Exercise passage |
/---
His first ship, USS DeHaven (DD-469) was sunk off Guadalcanal
on February 1, 1943.
During that action he was severely wounded with burns over 60 percent of his
body and two doctors gave him up for dead.
He commanded the USS Haynsworth
(DD-700), the USS Perry (DD-844), the USS Elokomin
(AO55) and Escort Squadron 16; others ships were the USS Chauncey
(DD-296) and USS Gurke (DD-783). The ships of
Escort Squadron 16 in January 1962 were the first to discover the missile
launching site in Cuba,
leading to the U.S.-Russian missile crisis (the Cuban Missile Crisis) under
President John F. Kennedy.
Captain Frese was Research and
Development Project Officer for three of the Navy's surface-to-air guided
missile system. He personally created the basic design work on the Mark 10
Launching System now in the fleet with little change, and was the first to
introduce solid-state components into the missile electronics. As Executive
Officer of Guided Missile Unit 23 embarked in the USS Norton Sound (AVM-1),
he initiated the first one-function drawings and tests. These drawings and
tests are now used in all new construction and modernization of ships weapon
systems. He commanded the Naval Ammunitions Depot, St. Juliens
Creek, Portsmouth, Virginia
and the Naval Ordnance Station at Indian Head, Maryland.
After 30 years of service, Captain Frese retired
and worked for the Vitro Corporation as a Senior Engineer.
On June 21, 1942
he married Mary Norris Porter of Philadelphia,
who survives. Also surviving are two daughters, Mary Frese
Peschka of Kensington,
Maryland and Elizabeth Norris Frese of Washington, DC;
three grandchildren, Patrick F. Peschka, Mary
Porter Peschka and Susan Elizabeth Frese; and two great-grandsons, Connor and Collin. He was
preceded in death by his son, Bernard William Frese,
III. A memorial service will be held at a
later date at the Naval Academy Chapel in Annapolis.
\---
Provided material |
/---
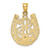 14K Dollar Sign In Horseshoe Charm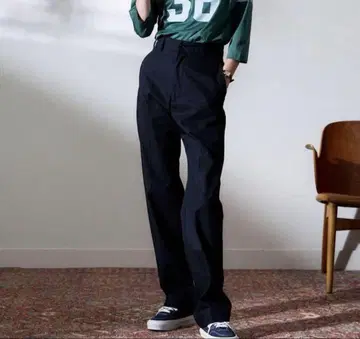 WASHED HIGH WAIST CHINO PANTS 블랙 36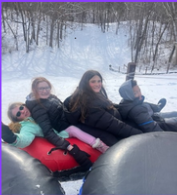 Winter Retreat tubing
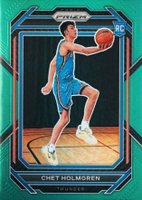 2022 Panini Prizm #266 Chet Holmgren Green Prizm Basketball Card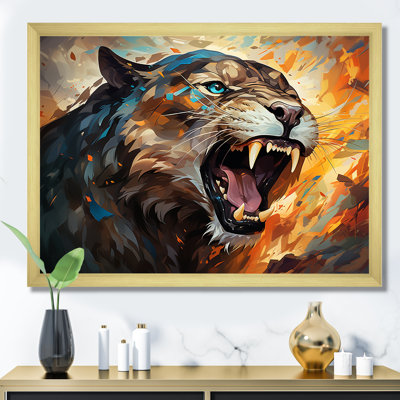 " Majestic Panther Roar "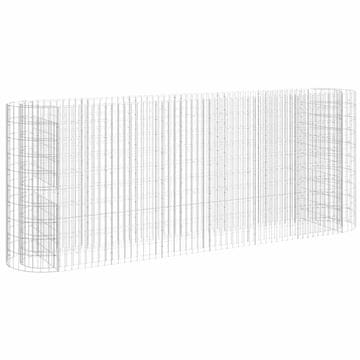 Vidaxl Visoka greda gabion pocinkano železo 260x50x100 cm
\---
/---
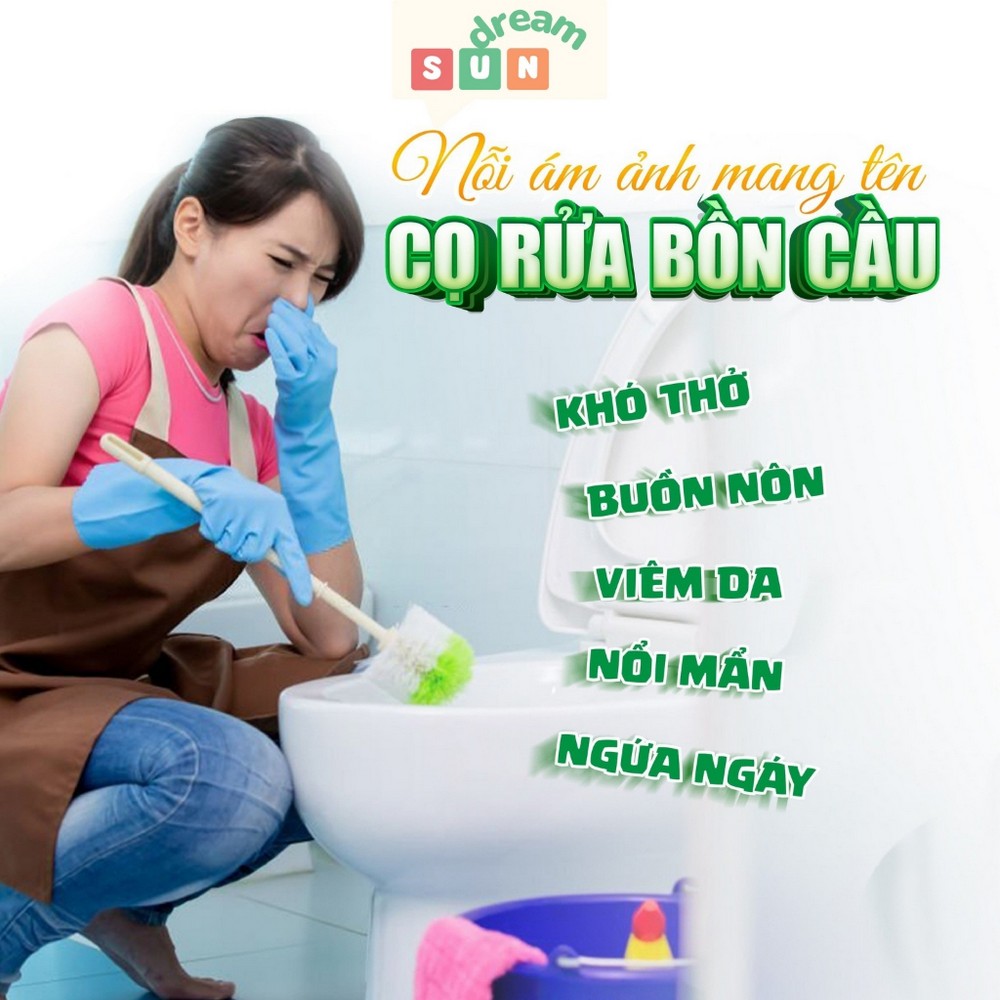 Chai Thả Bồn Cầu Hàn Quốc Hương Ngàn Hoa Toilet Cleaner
\---
/---
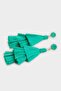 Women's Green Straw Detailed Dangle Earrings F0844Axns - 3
\---
Exercise tasks |
• a. Reproduce the Frese obituary word for word from "His first ship, USS" up to and including "up for dead.".
• b. List every ship in the Frese obituary that carries the "USS" prefix, with its hull designation.
• c. Condense the paragraph of the Frese obituary that begins "On June 21, 1942" into a bulleted list that keeps its main facts.
The records were drawn from a different source than the Frese obituary.

Answers by item |
• a.
His first ship, USS DeHaven (DD-469) was sunk off Guadalcanal
on February 1, 1943.
During that action he was severely wounded with burns over 60 percent of his
body and two doctors gave him up for dead.

• b.
- USS DeHaven (DD-469)
- USS Haynsworth (DD-700)
- USS Perry (DD-844)
- USS Elokomin (AO55)
- USS Chauncey (DD-296)
- USS Gurke (DD-783)
- USS Norton Sound (AVM-1)

• c.
- Married Mary Norris Porter of Philadelphia on June 21, 1942, who survives him
- Survived by two daughters: Mary Frese Peschka of Kensington, Maryland, and Elizabeth Norris Frese of Washington, DC
- Survived by three grandchildren: Patrick F. Peschka, Mary Porter Peschka and Susan Elizabeth Frese
- Survived by two great-grandsons, Connor and Collin
- Preceded in death by his son, Bernard William Frese, III
- Memorial service to be held at a later date at the Naval Academy Chapel in Annapolis